Spark新手求教：如何本地开发PySpark并提交至集群？

阿华AIGC实验室

2026-5-21

Hey there! I've helped a few folks set up PySpark dev environments on Windows for remote Spark clusters, so let's break this down step by step for your specific setup:

1. Get Your Local Windows Environment Ready

First, let's make sure your Windows 10 laptop has all the pieces to run PySpark locally and talk to your Ubuntu cluster:

Match Python Versions: Install the same Python version on Windows that's running on your Ubuntu Spark cluster. This avoids nasty compatibility bugs.
Install PySpark: Run pip install pyspark==2.3.0 (exact version matching your cluster's Spark is critical here).
Set Environment Variables:
- SPARK_HOME: Point this to the path where you unzipped Spark 2.3.0 on Windows (e.g., C:\spark-2.3.0-bin-hadoop2.7).
- HADOOP_HOME: Windows needs this for file system operations. Download the matching winutils.exe for your Hadoop version (Spark 2.3.0 usually uses Hadoop 2.7), unzip it to a folder like C:\hadoop-2.7.0, and set HADOOP_HOME to that path. Also add %HADOOP_HOME%\bin to your system PATH.
- PYSPARK_PYTHON: Set this to your local Python executable path (e.g., C:\Python36\python.exe) to ensure PySpark uses the right interpreter.

2. Test Local PySpark First

Before jumping to remote clusters, confirm local PySpark works:

Open a command prompt and run pyspark. You should see the Spark shell load.

Run a quick test command:

rdd = sc.parallelize([1,2,3,4])
print(rdd.sum())

If it outputs 10, your local setup is good to go.
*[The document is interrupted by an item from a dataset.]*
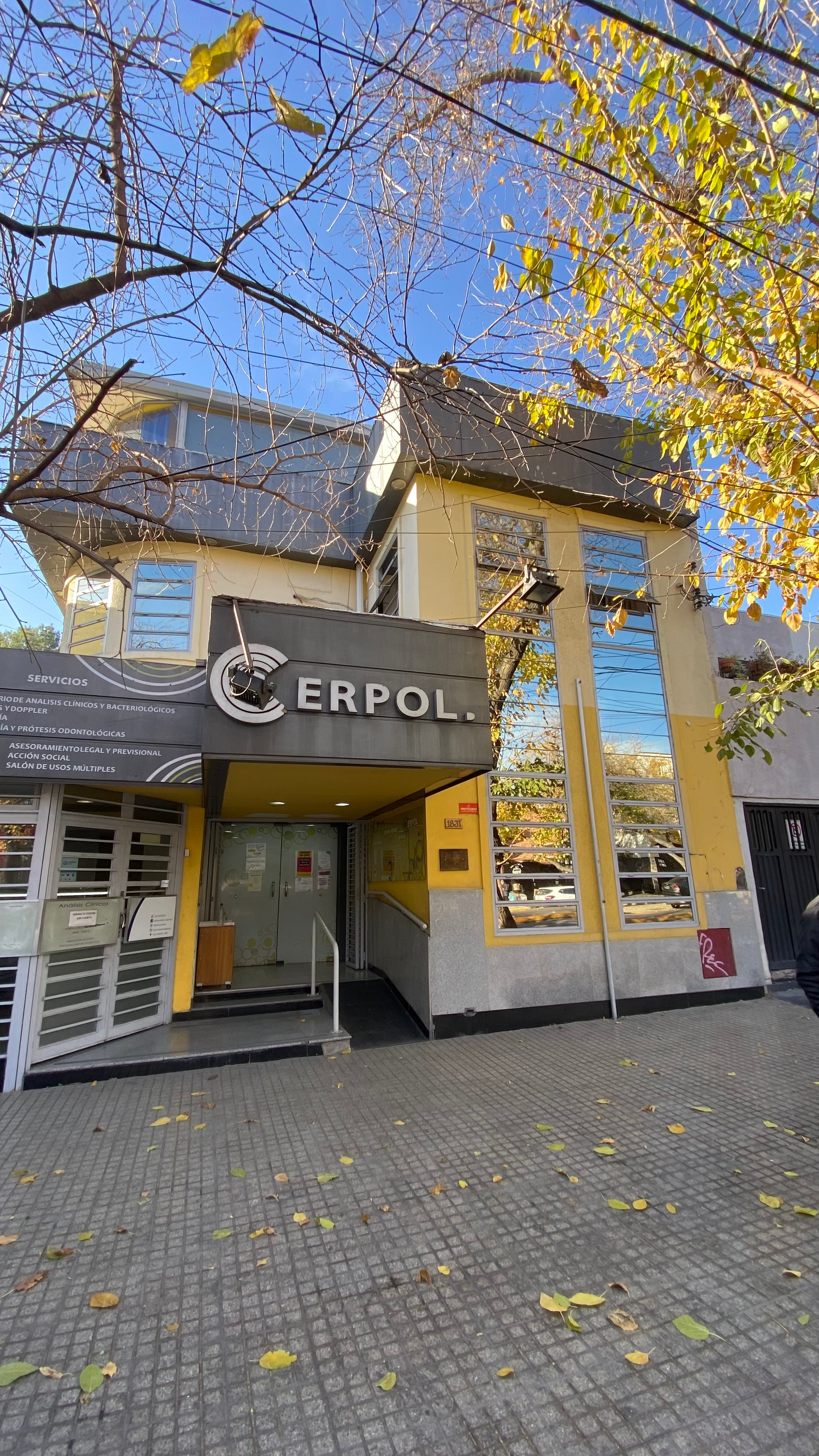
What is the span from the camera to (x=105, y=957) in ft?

3. Configure Access to Your Ubuntu Spark Cluster

Next, let's get your Windows machine talking to the remote standalone cluster:

Verify Network Access: Make sure your Windows laptop can ping the Ubuntu server, and that the cluster's firewall allows traffic on port 7077 (Spark Master default) and 8080 (Spark Web UI).
Sync Spark Configs: Copy the spark-defaults.conf and spark-env.sh files from your Ubuntu cluster's $SPARK_HOME/conf directory to your local Windows SPARK_HOME/conf directory. This ensures your local PySpark uses the same cluster settings.
Set Cluster Master URL: Add an environment variable SPARK_MASTER_URL on Windows with the value spark://<your-ubuntu-server-ip>:7077 (replace <your-ubuntu-server-ip> with your server's actual IP address).

4. Set Up Eclipse/PyDev for PySpark Development

Now let's configure your IDE to write and submit jobs:

Create a PyDev Project: Open Eclipse, go to File > New > PyDev Project, and set up a project with your configured Python interpreter.
Add PySpark Libraries: In your project's properties, go to PyDev > Interpreter/Grammar, select your interpreter, and add the following paths:
- %SPARK_HOME%\python
- All .zip files in %SPARK_HOME%\python\lib (like py4j-0.10.6-src.zip — version matches your Spark setup)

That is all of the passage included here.